Creëert “Peanuts”
In 1950 besloot het United Feature Syndicate of New York om Schulz ‘nieuwe strip uit te geven, die hij Li’ l Folks had willen noemen, maar die door het bedrijf Peanuts werd genoemd. In 1950 verscheen de cartoon in zeven kranten met de personages Charlie Brown, Shermy, Patty en Snoopy. Binnen een jaar verscheen de strip in vijfendertig kranten en in 1956 was het er meer dan honderd. De cartoons van Peanuts waren gericht op de eenvoudige en ontroerende figuren van een jongen, Charlie Brown, en zijn hond, Snoopy, en hun familie en schoolvrienden. Volwassenen werden nooit gezien, er werd alleen op gezinspeeld, en de handeling omvatte gewone, alledaagse gebeurtenissen.
Charlie Brown had een rond hoofd met halve cirkels voor oren en neus, stippen voor ogen en een lijn voor een mond.
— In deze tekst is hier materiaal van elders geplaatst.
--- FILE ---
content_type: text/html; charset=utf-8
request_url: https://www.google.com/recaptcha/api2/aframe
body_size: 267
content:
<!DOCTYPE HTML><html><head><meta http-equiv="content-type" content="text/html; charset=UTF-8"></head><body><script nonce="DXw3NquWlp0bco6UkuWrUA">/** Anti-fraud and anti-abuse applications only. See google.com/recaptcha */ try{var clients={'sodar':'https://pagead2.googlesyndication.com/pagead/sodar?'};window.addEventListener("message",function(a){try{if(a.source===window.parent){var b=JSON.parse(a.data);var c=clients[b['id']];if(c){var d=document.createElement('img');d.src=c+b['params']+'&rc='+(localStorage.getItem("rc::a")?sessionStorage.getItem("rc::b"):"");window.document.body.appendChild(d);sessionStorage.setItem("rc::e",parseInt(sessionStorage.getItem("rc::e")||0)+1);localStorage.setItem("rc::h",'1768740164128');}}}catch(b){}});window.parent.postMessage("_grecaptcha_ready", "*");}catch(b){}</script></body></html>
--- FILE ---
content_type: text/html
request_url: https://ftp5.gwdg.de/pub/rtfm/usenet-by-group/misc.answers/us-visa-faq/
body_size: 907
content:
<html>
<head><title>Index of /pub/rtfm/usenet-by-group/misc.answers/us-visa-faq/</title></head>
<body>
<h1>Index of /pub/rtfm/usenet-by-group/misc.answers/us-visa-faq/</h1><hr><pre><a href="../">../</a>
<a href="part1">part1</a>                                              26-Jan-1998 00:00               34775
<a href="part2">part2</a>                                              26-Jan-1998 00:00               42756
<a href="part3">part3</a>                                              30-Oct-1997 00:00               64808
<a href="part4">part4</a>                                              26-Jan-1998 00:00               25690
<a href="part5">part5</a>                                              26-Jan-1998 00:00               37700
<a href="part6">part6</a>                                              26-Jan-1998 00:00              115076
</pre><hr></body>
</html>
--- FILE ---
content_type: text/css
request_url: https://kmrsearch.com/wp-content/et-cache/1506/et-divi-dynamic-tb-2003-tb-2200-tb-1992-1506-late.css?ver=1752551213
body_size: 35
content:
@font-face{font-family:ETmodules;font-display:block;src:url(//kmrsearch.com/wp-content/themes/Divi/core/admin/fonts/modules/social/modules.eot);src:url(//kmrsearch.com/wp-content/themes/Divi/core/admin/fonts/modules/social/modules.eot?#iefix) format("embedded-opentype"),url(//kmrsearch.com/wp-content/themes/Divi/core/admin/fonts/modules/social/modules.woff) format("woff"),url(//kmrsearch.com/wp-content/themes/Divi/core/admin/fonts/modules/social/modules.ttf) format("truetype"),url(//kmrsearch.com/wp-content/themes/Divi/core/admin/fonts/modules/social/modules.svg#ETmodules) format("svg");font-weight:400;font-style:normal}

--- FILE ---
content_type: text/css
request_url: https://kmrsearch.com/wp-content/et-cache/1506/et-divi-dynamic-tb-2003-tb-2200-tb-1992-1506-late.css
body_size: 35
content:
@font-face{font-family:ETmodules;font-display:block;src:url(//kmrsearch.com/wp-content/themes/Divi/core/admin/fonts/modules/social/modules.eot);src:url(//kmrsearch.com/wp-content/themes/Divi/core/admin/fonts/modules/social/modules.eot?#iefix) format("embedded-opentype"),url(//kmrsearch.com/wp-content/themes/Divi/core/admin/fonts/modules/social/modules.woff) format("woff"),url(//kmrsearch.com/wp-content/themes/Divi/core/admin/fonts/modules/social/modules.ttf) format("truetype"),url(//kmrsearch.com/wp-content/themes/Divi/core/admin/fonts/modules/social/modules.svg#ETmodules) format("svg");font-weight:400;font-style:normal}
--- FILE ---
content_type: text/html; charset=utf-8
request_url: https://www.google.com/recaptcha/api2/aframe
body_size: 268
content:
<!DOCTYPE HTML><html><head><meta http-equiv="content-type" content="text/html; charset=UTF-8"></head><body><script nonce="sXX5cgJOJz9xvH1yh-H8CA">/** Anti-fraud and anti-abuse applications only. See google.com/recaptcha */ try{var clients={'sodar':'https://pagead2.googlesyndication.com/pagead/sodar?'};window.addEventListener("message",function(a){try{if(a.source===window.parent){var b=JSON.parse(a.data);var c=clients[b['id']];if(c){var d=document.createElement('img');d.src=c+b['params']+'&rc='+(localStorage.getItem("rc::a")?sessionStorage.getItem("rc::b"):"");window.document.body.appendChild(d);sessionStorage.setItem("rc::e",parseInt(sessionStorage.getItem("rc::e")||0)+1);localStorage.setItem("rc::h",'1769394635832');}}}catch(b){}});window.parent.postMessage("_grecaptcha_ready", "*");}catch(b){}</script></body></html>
Het leek altijd mis te gaan met hem, en hij was vaak verbaasd over de problemen die het leven en zijn leeftijdsgenoten hem voorlegden: de slechtgehumeurdheid van Lucy; de onbeantwoordbare vragen van Linus, een jonge intellectueel met een veiligheidsdeken; de zelfingenomenheid van Schroeder de muzikant; het plagen van zijn klasgenoten; en het gedrag van Snoopy, de hond met slappe oren met de wilde fantasie, die zichzelf ziet als een gevechtspiloot die de Rode Baron probeert neer te schieten (gebaseerd op een beroemde Duitse piloot tijdens de Eerste Wereldoorlog) wanneer hij geen ‘Beagle’ bestuurt Scout-troep bestaande uit de vogel, Woodstock, en zijn vrienden.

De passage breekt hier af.